炭には黒炭と白炭があります。焼き上がってから、窯の中で冷ましてから出すのが黒炭、まだ赤い炭を窯から掻き出して灰をかけて冷ますのが白炭。植野さんが焼いているのは白炭で、炭を掻き出した後の窯に玄米を入れた器を入れて焙煎します。この窯は本格的に炭を焼くには少し小ぶり。でも、玄米を焙煎するためには大きな窯では熱くてできないので、家の近くに玄米珈琲用としてしつらえた窯。本格的に炭を焼くときは、別に大きな窯があるそうです。

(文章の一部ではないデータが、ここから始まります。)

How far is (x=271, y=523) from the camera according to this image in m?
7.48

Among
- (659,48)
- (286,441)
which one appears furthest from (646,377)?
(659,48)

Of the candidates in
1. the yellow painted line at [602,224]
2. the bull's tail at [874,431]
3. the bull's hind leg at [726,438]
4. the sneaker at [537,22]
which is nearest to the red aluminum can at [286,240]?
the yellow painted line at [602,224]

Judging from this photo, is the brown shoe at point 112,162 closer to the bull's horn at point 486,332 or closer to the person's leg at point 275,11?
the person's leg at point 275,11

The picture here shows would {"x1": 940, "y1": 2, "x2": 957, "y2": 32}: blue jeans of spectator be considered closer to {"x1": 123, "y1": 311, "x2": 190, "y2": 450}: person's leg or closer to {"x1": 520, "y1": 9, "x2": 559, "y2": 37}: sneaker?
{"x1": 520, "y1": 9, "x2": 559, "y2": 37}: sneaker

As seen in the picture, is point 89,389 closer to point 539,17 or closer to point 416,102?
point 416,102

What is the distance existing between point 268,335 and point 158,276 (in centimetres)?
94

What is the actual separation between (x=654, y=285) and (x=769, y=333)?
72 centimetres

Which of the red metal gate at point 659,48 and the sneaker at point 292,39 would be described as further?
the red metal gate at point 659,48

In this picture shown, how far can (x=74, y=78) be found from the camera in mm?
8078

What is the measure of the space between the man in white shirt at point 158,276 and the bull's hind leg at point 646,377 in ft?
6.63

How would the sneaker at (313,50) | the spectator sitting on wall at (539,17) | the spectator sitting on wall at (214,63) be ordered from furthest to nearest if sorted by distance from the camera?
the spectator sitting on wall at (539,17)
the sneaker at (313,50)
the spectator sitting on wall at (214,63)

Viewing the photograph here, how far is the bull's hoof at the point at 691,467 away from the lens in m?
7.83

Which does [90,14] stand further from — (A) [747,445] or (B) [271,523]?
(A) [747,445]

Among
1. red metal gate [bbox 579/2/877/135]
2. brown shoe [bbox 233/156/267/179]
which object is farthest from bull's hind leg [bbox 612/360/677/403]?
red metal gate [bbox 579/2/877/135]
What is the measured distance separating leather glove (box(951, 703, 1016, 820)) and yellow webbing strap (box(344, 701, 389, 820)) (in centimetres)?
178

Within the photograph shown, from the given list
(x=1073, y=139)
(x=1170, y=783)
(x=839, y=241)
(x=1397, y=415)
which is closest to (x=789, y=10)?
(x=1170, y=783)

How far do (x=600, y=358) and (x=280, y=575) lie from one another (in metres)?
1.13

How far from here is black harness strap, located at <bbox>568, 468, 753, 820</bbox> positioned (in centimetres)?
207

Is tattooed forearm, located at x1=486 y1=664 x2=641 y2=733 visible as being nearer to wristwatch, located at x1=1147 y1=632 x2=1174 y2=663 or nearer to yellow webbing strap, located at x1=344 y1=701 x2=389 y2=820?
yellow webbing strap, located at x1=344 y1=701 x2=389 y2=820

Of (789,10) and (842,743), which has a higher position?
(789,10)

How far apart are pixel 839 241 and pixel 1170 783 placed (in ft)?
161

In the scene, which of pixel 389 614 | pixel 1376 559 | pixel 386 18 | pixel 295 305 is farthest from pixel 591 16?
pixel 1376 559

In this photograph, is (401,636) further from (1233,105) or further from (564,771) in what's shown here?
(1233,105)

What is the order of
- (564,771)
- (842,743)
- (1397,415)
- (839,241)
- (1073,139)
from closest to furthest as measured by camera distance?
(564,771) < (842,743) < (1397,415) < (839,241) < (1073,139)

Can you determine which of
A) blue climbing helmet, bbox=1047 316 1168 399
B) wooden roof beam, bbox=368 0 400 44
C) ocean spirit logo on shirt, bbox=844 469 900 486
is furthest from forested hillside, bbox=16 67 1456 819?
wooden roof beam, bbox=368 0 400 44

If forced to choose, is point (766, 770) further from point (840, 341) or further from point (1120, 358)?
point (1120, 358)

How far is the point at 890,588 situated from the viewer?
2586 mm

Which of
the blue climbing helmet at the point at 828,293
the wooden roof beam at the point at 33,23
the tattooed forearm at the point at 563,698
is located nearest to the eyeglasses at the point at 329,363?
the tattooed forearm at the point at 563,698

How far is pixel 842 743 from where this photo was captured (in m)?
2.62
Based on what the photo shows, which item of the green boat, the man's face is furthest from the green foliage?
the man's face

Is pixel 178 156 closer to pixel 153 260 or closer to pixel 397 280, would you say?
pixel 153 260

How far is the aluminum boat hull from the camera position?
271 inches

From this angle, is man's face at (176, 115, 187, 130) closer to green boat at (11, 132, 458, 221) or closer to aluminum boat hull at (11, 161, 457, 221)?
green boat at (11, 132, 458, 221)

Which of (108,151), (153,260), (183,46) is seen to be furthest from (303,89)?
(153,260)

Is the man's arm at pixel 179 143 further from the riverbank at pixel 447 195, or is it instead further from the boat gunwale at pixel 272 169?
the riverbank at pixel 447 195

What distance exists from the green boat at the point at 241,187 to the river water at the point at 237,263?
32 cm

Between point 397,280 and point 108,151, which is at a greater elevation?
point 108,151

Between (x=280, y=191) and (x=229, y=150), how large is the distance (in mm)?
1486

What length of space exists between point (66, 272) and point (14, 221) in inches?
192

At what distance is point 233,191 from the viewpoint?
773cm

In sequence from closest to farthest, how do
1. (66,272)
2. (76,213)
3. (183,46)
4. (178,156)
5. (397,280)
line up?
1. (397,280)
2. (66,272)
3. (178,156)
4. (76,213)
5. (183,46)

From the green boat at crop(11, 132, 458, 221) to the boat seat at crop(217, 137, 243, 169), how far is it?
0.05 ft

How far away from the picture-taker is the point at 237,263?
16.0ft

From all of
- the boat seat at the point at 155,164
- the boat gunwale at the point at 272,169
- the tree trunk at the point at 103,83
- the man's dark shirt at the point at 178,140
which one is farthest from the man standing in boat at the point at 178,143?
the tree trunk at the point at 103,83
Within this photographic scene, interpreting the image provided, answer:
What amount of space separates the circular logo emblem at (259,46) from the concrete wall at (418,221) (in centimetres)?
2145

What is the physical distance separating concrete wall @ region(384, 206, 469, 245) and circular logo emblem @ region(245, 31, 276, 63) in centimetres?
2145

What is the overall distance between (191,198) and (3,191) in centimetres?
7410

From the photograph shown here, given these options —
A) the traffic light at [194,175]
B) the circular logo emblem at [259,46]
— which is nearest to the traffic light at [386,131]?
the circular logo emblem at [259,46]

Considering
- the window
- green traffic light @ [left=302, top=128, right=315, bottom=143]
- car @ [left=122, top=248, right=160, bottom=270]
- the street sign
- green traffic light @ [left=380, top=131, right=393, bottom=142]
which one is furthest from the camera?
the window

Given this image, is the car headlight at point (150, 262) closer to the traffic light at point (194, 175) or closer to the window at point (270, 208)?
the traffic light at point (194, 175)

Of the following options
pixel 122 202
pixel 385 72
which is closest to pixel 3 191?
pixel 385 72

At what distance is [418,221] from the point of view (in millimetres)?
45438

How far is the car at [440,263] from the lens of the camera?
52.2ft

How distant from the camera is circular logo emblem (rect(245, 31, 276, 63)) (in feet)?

窯の温度は一定ではないので、焙煎の具合を見極めるのが難しい。適度な焼け具合になるのはわずか30秒の間だけ。そのタイミングを逃すと、ただの炭になってしまう。窯の中に取り付けた金具で受けた器を窯口から回しながら焙煎する。熱い上に微妙なタイミングを図らねばならない。
焼き上がった玄米をミルにかけて粉砕し、外側のよく焼けた部分が深煎りに、芯に近いまだ浅い部分が浅煎りに。お話を聞きながら飲んでいた浅煎りは、水に玄米を入れて煮出したものでしたが、急須であっさりと入れるよりも深みがあって美味しかった。この淹れ方はオススメ。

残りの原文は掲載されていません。